Task directions:
All records below must be retyped exactly.

(Stored entries)
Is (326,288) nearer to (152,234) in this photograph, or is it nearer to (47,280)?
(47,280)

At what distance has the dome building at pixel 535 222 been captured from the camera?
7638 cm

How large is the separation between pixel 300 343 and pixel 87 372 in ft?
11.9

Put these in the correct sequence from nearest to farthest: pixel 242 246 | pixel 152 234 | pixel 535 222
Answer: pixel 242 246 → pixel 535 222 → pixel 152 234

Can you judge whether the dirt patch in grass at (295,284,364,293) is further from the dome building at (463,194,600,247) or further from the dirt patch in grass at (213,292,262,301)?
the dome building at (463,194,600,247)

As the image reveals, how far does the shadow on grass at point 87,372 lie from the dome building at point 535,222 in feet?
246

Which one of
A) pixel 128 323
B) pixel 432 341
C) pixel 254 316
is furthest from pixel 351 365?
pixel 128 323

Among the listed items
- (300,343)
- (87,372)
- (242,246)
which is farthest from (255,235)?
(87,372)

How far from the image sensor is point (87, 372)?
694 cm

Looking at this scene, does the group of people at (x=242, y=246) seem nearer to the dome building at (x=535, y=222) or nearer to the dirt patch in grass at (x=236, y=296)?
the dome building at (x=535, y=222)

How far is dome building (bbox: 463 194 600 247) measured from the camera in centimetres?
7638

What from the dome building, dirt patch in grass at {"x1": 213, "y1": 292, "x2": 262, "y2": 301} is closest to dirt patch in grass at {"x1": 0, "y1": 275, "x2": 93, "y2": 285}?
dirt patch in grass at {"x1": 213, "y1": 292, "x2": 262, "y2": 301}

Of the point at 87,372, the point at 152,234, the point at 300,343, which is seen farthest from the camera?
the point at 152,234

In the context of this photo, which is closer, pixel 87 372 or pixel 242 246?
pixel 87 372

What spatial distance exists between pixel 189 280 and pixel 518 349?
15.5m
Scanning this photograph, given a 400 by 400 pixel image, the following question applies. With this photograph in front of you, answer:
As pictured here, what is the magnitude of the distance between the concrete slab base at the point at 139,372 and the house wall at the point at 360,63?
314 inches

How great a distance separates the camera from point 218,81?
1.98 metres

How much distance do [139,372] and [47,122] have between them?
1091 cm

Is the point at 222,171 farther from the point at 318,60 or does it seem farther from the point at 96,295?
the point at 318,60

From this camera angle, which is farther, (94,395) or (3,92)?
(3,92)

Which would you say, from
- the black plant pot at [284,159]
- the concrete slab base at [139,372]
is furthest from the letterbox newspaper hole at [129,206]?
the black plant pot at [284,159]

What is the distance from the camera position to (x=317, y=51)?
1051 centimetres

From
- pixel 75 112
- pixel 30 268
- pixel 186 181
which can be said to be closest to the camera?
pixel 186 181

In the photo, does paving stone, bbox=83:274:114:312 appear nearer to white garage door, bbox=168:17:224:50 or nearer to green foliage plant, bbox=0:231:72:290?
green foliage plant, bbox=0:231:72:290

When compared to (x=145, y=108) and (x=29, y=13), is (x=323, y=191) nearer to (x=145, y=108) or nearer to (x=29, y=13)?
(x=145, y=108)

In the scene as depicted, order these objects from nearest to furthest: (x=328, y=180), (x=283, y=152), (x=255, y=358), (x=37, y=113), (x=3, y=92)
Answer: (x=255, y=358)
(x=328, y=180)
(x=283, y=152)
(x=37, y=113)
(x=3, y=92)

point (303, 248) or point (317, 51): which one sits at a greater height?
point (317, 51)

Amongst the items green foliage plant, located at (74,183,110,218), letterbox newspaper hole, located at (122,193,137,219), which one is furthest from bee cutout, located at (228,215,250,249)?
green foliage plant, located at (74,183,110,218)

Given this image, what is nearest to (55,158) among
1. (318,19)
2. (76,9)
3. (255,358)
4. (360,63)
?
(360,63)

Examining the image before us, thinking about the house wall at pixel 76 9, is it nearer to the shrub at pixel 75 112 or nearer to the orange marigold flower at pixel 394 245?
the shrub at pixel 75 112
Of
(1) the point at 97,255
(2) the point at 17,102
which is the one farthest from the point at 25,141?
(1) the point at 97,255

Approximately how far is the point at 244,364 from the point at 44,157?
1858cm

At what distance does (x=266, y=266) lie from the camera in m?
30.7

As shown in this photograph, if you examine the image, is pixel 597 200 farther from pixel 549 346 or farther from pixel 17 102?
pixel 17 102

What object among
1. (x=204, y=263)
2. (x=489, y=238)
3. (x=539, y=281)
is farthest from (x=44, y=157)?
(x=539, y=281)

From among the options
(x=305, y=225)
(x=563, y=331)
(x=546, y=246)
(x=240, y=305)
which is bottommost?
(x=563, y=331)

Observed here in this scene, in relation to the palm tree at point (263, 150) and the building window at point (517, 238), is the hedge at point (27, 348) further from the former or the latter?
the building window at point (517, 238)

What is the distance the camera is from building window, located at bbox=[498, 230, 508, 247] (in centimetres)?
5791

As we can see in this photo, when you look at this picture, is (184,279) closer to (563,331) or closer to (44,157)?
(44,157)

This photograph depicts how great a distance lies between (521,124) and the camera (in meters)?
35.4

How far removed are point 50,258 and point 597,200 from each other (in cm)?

Complete answer:
Is (326,288) nearer to (152,234) in this photograph, or is it nearer to (47,280)?
(47,280)

At what distance has the dome building at pixel 535 222 been captured from the camera?
7638 cm

How large is the separation between pixel 300 343 and pixel 87 372 in ft?
11.9

Put these in the correct sequence from nearest to farthest: pixel 242 246 | pixel 152 234 | pixel 535 222
Answer: pixel 242 246 → pixel 535 222 → pixel 152 234

Can you judge whether the dirt patch in grass at (295,284,364,293) is further from the dome building at (463,194,600,247) or further from the dirt patch in grass at (213,292,262,301)?
the dome building at (463,194,600,247)

As the image reveals, how far does the shadow on grass at point 87,372 lie from the dome building at point 535,222 in feet?
246

Which one of
A) pixel 128 323
B) pixel 432 341
C) pixel 254 316
is furthest from pixel 351 365?
pixel 128 323

Among the listed items
- (300,343)
- (87,372)
- (242,246)
which is farthest from (255,235)?
(87,372)

How far from the image sensor is point (87, 372)?
694 cm

Looking at this scene, does the group of people at (x=242, y=246) seem nearer to the dome building at (x=535, y=222) or nearer to the dirt patch in grass at (x=236, y=296)?
the dome building at (x=535, y=222)

How far is dome building (bbox: 463 194 600 247) measured from the camera in centimetres?
7638

What from the dome building, dirt patch in grass at {"x1": 213, "y1": 292, "x2": 262, "y2": 301} is closest to dirt patch in grass at {"x1": 0, "y1": 275, "x2": 93, "y2": 285}?
dirt patch in grass at {"x1": 213, "y1": 292, "x2": 262, "y2": 301}

Of the point at 87,372, the point at 152,234, the point at 300,343, which is seen farthest from the camera?
the point at 152,234

In the context of this photo, which is closer, pixel 87 372 or pixel 242 246?
pixel 87 372

What spatial distance exists between pixel 189 280 and pixel 518 349?
15.5m
Scanning this photograph, given a 400 by 400 pixel image, the following question applies. With this photograph in front of you, answer:
As pictured here, what is the magnitude of the distance between the concrete slab base at the point at 139,372 and the house wall at the point at 360,63?
314 inches

How great a distance separates the camera from point 218,81?
1.98 metres

How much distance do [139,372] and [47,122] have between them?
1091 cm

Is the point at 222,171 farther from the point at 318,60 or does it seem farther from the point at 96,295?
the point at 318,60

From this camera angle, which is farther, (94,395) or (3,92)?
(3,92)

Which would you say, from
- the black plant pot at [284,159]
- the concrete slab base at [139,372]
is furthest from the letterbox newspaper hole at [129,206]?
the black plant pot at [284,159]

What is the distance from the camera position to (x=317, y=51)?
1051 centimetres

From
- pixel 75 112
- pixel 30 268
- pixel 186 181
which can be said to be closest to the camera?
pixel 186 181

In the photo, does paving stone, bbox=83:274:114:312 appear nearer to white garage door, bbox=168:17:224:50 or nearer to green foliage plant, bbox=0:231:72:290?
green foliage plant, bbox=0:231:72:290

When compared to (x=145, y=108) and (x=29, y=13), is (x=323, y=191) nearer to (x=145, y=108) or nearer to (x=29, y=13)?
(x=145, y=108)

In the scene as depicted, order these objects from nearest to furthest: (x=328, y=180), (x=283, y=152), (x=255, y=358), (x=37, y=113), (x=3, y=92)
Answer: (x=255, y=358)
(x=328, y=180)
(x=283, y=152)
(x=37, y=113)
(x=3, y=92)

point (303, 248) or point (317, 51): which one sits at a greater height?
point (317, 51)

Amongst the items green foliage plant, located at (74,183,110,218), letterbox newspaper hole, located at (122,193,137,219), which one is furthest from bee cutout, located at (228,215,250,249)?
green foliage plant, located at (74,183,110,218)

Given this image, what is nearest to (55,158) among
1. (318,19)
2. (76,9)
3. (255,358)
4. (360,63)
?
(360,63)

Examining the image before us, thinking about the house wall at pixel 76 9, is it nearer to the shrub at pixel 75 112 or nearer to the orange marigold flower at pixel 394 245?
the shrub at pixel 75 112
Of
(1) the point at 97,255
(2) the point at 17,102
which is the one farthest from the point at 25,141?
(1) the point at 97,255

Approximately how far is the point at 244,364 from the point at 44,157?
1858cm

At what distance does (x=266, y=266) lie from the camera in m?
30.7

As shown in this photograph, if you examine the image, is pixel 597 200 farther from pixel 549 346 or farther from pixel 17 102?
pixel 17 102

What object among
1. (x=204, y=263)
2. (x=489, y=238)
3. (x=539, y=281)
is farthest from (x=44, y=157)?
(x=539, y=281)

From among the options
(x=305, y=225)
(x=563, y=331)
(x=546, y=246)
(x=240, y=305)
which is bottommost?
(x=563, y=331)

Observed here in this scene, in relation to the palm tree at point (263, 150) and the building window at point (517, 238), is the hedge at point (27, 348) further from the former or the latter?
the building window at point (517, 238)

What is the distance the camera is from building window, located at bbox=[498, 230, 508, 247] (in centimetres)?
5791

As we can see in this photo, when you look at this picture, is (184,279) closer to (563,331) or closer to (44,157)?
(44,157)

This photograph depicts how great a distance lies between (521,124) and the camera (in meters)?
35.4

How far removed are point 50,258 and point 597,200 from each other (in cm)?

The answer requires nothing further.